NaomiSTTTrainer.py

NaomiSTTTrainer.py is an executable program that runs in the root of Naomi. It can be used to train Naomi to better recognize your voice by using samples that Naomi has collected.

To get started, either run Naomi with the --save-audio flag, or add the following lines to your profile.yml file (~/.config/naomi/configs/profile.yml):

audiolog:
    save_audio: True

Run Naomi for a bit and collect a couple of dozen recordings of yourself talking with Naomi. Then return to the Naomi install directory and run:

$ ./NaomiSTTTrainer.py

If you are running Naomi on a full desktop, your default browser will open a new window allowing you to access the recordings. Otherwise, a url will be displayed that you can use to access the recordings from another computer.

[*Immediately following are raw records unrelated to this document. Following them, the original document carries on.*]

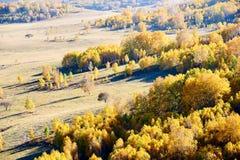 Los árboles de oro del otoño en los prados Imagen de archivo libre de regalías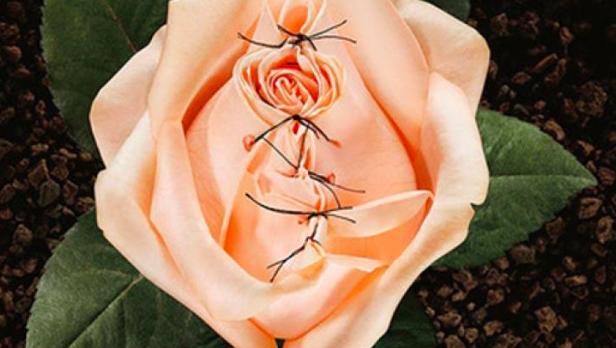 FGM Flower.jpg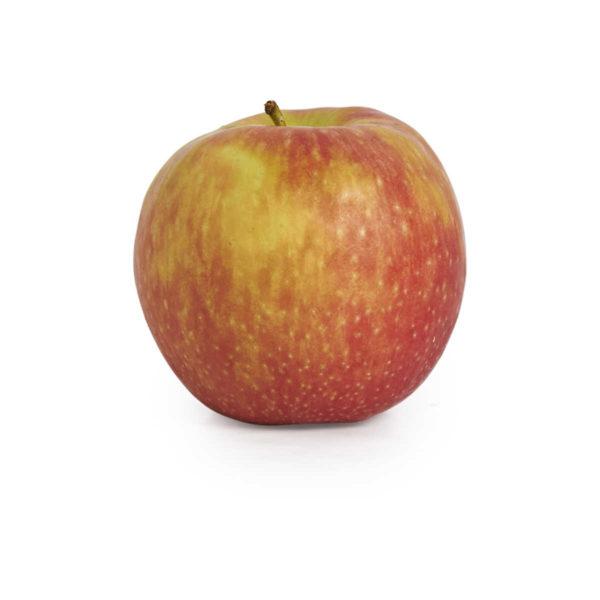 apple pink lady 2018 © seedling commerce..jpg
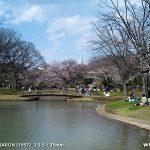 代々木公園の桜(2012年4月5日現在)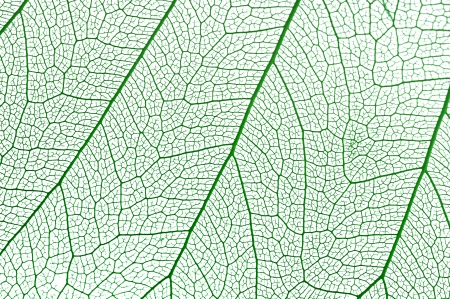 Dry leaf detail texture on white background photo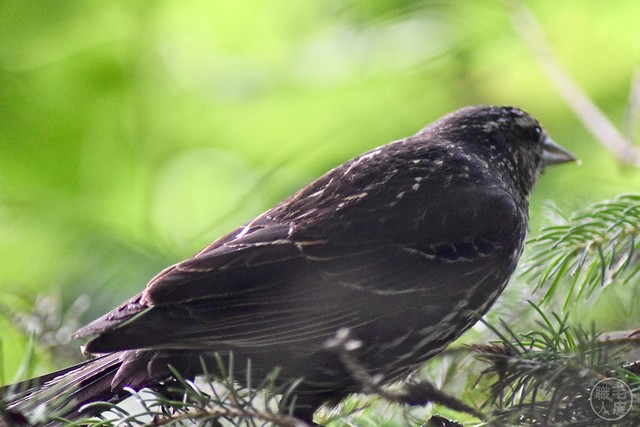 Female Red-winged Blackbird?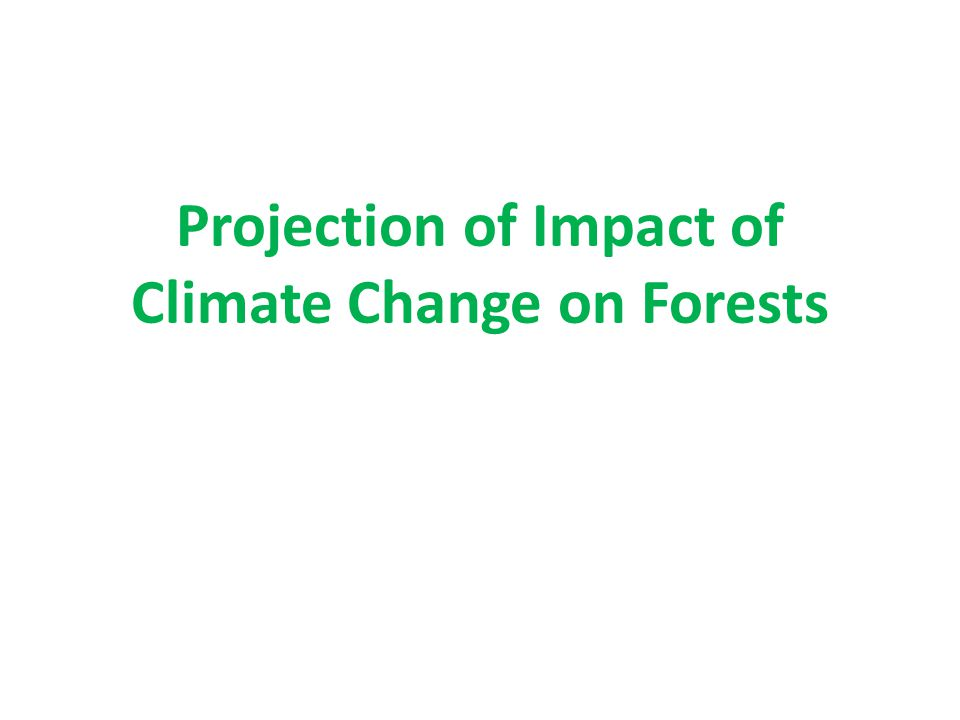 Projection of Impact of Climate Change on Forests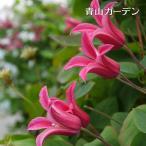 4弁のチューリップ咲きで横向き咲きの人気品種。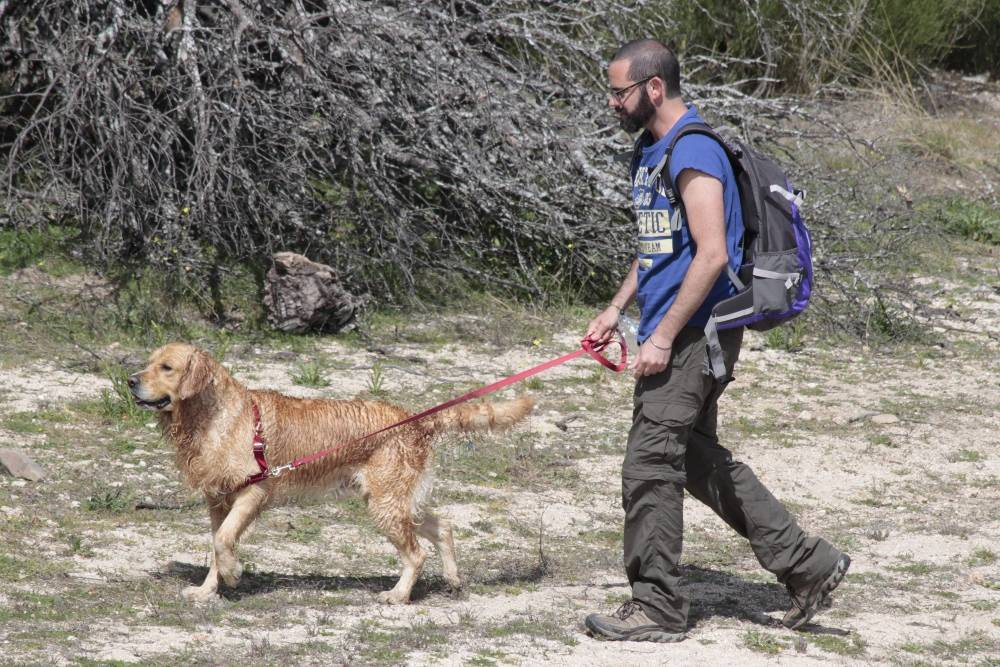 Toño y Maison - Salida de socialización canina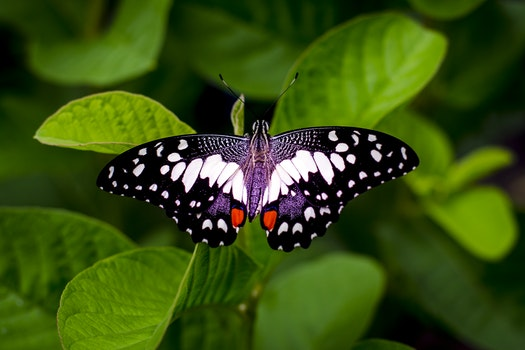 Close-up Photography of a Butterfly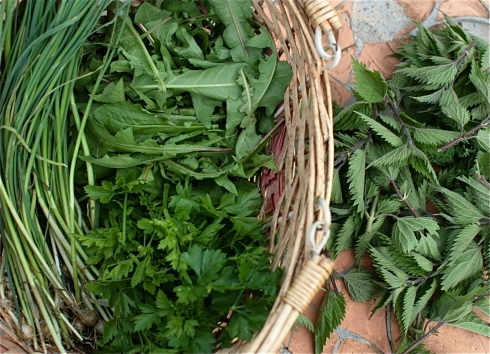 Foraged freebie goodies of Nettles, Dandelion Leaves and Wild Garlic. Plus Parsley from the garden.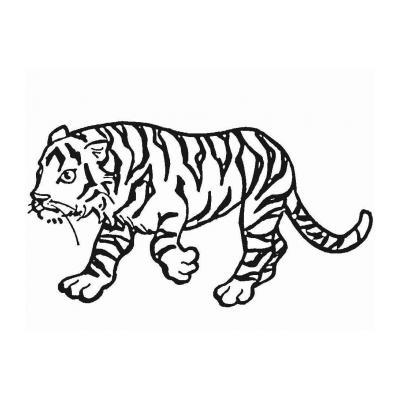 Хищный тигр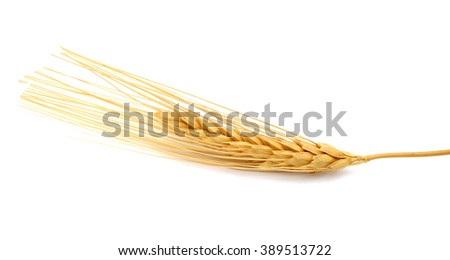 A branch of dry wheat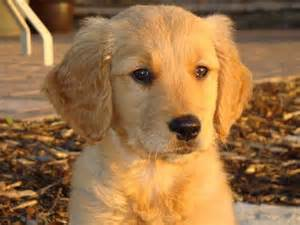 golden retriever puppies price range cover photo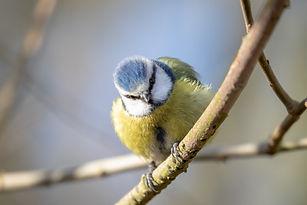 British birds20420190130.jpg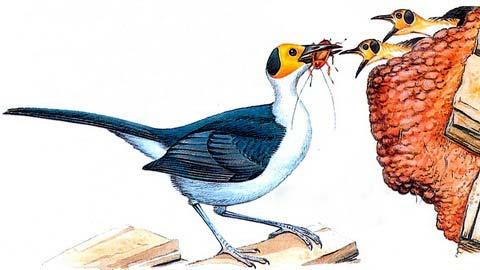 Западная лысая ворона (Picathartes gymnocephalys)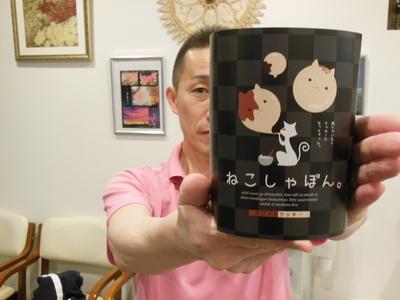古川さんネコしゃぼん1.JPG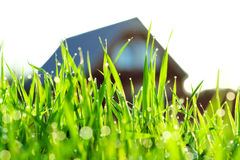 Green grass on a lawn about the house Royalty Free Stock Photo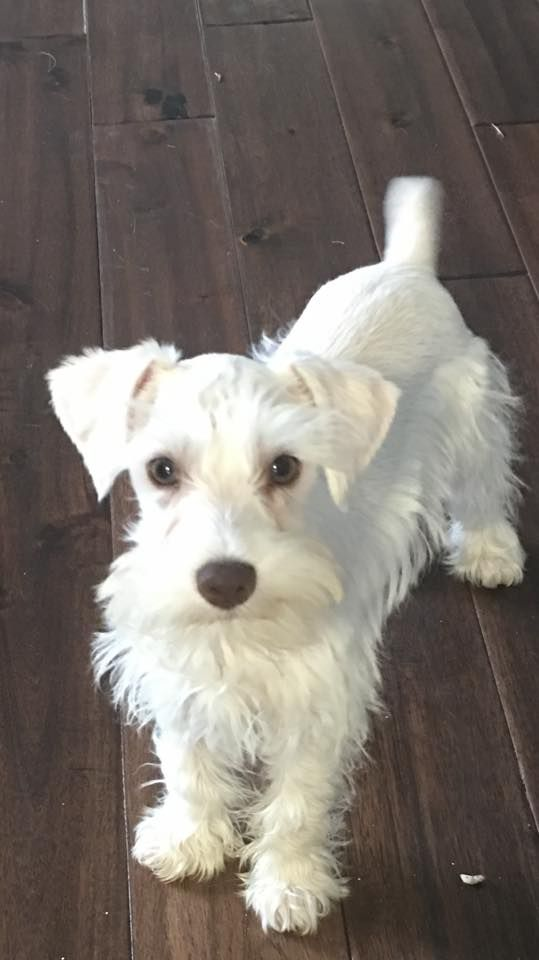 Our Newest Baby White Schnauzer Schnoodle Dog White Miniature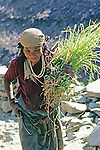 Woman Carrying Grasses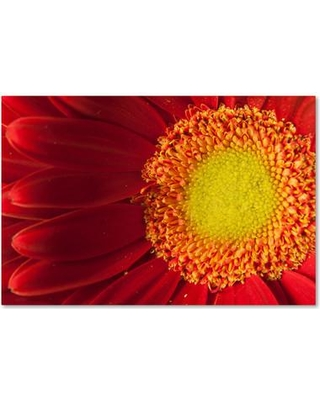 """Trademark Art Nature's Beauty Photographic Print on Wrapped Canvas MFG0035-C Size: 30"""" H x 47"""" W x 2"""" D"""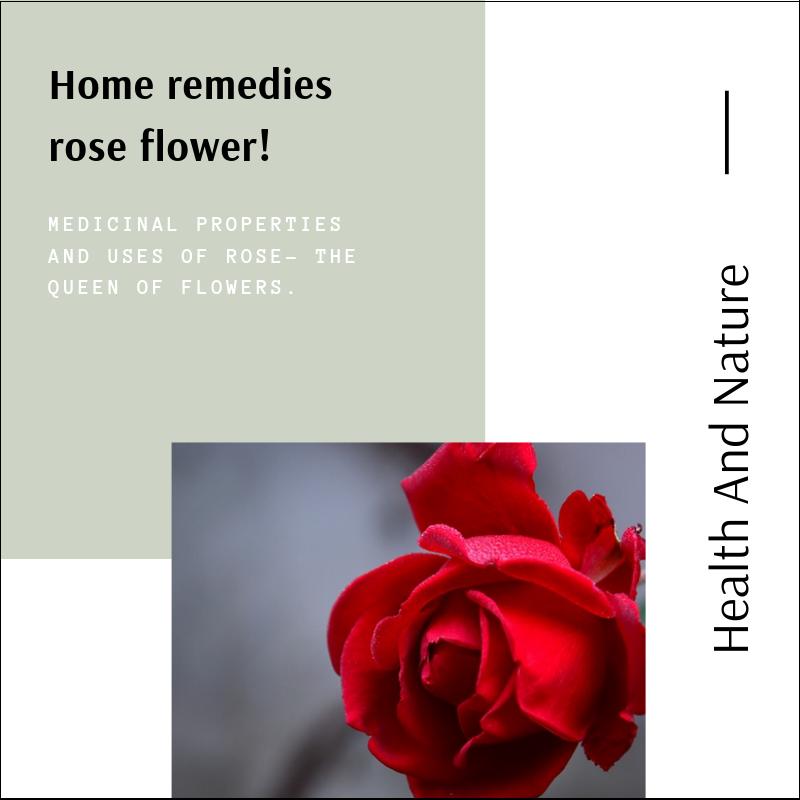 5 Simple Home Remedies Rose Flower Rose Flower Flowers Home Remedies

Open the URL (if it was not automatically opened for you) and you will see something similar to this:

|==============================================|
|Verify transcriptions|Train STT Engines       |
|==============================================|
|Naomi transcription 1 of 24 (passive)         |
|> o===== 0:00/0:03 < ====o                    |
|Naomi heard "NAOMI WHAT TIME IS IT"           |
|What did you hear?                            |
|[ ] The transcription was correct. I heard the|
|    same thing                                |
|[ ] The transcription was not correct. This is|
|    what I heard:                             |
|    [                     ]                   |
|[ ] This was just a noise with no voices      |
|[ ] This was not directed to Magic Voice or   |
|    was too unclear to understand             |
|Speaker:                                      |
|[              ]                              |
|                                              |
|Intent: ClockIntent (0.73)                    |
|Correct intent: [ClockIntent]                 |
|                                              |
|[Submit]                                      |
|[Prev][Next]                                  |
================================================

Use the audio player to listen to the clip, then select the correct radio response. Mark "The transcription was correct" if you agree with what Naomi heard. Mark "The transcription was not correct" and enter the correct transcription if Naomi did not hear you correctly. The "just a noise with no voices" option can be used to improve the Voice Activity Detection. The final option is currently used to mark the recording as trash that should not be used for training. You should use this option if you can't be sure what was said, or if the conversation is not directed to Naomi, or if multiple people are talking in the same recording.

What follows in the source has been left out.